GOALS
a. Check three statements against the passage on Melid below and mark each yes or no, quoting the words of the passage that settle it: (i) Melid stood on the Tohma River. (ii) The Hittites took the city in the twelfth century BC. (iii) Melid has been identified with modern Arslantepe near Malatya, Turkey.
b. Write the next part of the passage on Melid below, picking up after its last sentence.

TEXT EXCERPT
>> Start

Melid

From Wikipedia, the free encyclopedia
  (Redirected from Milid)
Jump to: navigation, search

Coordinates: 38°22′55″N 38°21′40″E / 38.38194°N 38.36111°E / 38.38194; 38.36111 Melid (Hittite: Malidiya[1] and possibly also Midduwa;[2] Akkadian: Meliddu;[3] Urartian: Melitea; Latin: Melitene) was an ancient city on the Tohma River, a tributary of the upper Euphrates rising in the Taurus Mountains. It has been identified with modern Arslantepe near Malatya, Turkey.

Arslantepe
Arslantepe is located in Turkey
Arslantepe
Arslantepe
Location in Turkey
Coordinates: 38°22′55″N 38°21′40″E / 38.38194°N 38.36111°E / 38.38194; 38.36111

History[edit]

The site has been inhabited since the development of agriculture in the fertile crescent dating to the Uruk period. From the Bronze Age the site became an administrative center of a larger region in the kingdom of Isuwa. The city was heavily fortified, probably due to the Hittite threat from the west. The Hittites conquered the city in the fourteenth century BC. In the mid 14th century BC, Melid was the base of the Hittite king Suppiluliuma I on his campaign to sack the Mitanni capital Wassukanni.

>> End

DATASET
>> Start

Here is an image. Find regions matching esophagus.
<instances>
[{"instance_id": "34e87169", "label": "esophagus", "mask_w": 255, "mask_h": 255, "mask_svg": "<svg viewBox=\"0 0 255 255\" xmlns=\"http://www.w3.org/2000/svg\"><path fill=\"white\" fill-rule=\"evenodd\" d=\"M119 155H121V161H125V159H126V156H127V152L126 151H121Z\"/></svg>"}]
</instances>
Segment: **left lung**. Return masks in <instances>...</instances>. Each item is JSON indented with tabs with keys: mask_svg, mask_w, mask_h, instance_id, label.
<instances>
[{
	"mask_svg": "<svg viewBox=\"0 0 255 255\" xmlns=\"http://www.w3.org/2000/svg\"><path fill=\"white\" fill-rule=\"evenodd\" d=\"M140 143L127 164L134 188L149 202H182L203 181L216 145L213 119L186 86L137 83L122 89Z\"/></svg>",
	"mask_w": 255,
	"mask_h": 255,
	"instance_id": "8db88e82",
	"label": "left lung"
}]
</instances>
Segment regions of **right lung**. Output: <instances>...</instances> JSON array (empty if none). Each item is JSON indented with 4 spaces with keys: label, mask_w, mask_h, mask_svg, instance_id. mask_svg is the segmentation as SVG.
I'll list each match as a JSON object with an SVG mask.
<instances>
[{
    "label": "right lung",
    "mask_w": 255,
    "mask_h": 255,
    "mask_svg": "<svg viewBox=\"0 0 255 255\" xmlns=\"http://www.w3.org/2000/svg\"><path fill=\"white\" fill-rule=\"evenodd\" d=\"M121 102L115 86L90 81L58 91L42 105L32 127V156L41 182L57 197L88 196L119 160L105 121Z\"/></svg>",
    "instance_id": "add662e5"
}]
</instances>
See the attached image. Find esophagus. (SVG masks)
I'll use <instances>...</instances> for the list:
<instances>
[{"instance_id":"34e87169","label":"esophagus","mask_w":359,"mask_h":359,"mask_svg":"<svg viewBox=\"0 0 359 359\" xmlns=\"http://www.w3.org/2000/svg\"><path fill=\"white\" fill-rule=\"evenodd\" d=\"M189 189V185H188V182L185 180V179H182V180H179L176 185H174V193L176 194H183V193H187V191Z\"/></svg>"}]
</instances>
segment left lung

>> End

ANSWERS PER TASK
a.
(i) Yes: "was an ancient city on the Tohma River"
(ii) No: "The Hittites conquered the city in the fourteenth century BC."
(iii) Yes: "It has been identified with modern Arslantepe near Malatya, Turkey."

b.
After the end of the Hittite empire, from the 12th to 7th century BC, the city became the center of an independent Luwian Neo-Hittite state of Kammanu. A palace was built and monumental stone sculptures of lions and the ruler erected.

The encounter with the Assyrian king of Tiglath-Pileser I (1115-1077 BC) resulted in the kingdom of Melid being forced to pay tribute to Assyria. Melid remained able to prosper until the Assyrian king Sargon II (722-705 BC) sacked the city in 712 BC.[4] At the same time, the Cimmerians and Scythians invaded Anatolia and the city declined.

Archaeology[edit]

Cylinder-seal from Arslantepe.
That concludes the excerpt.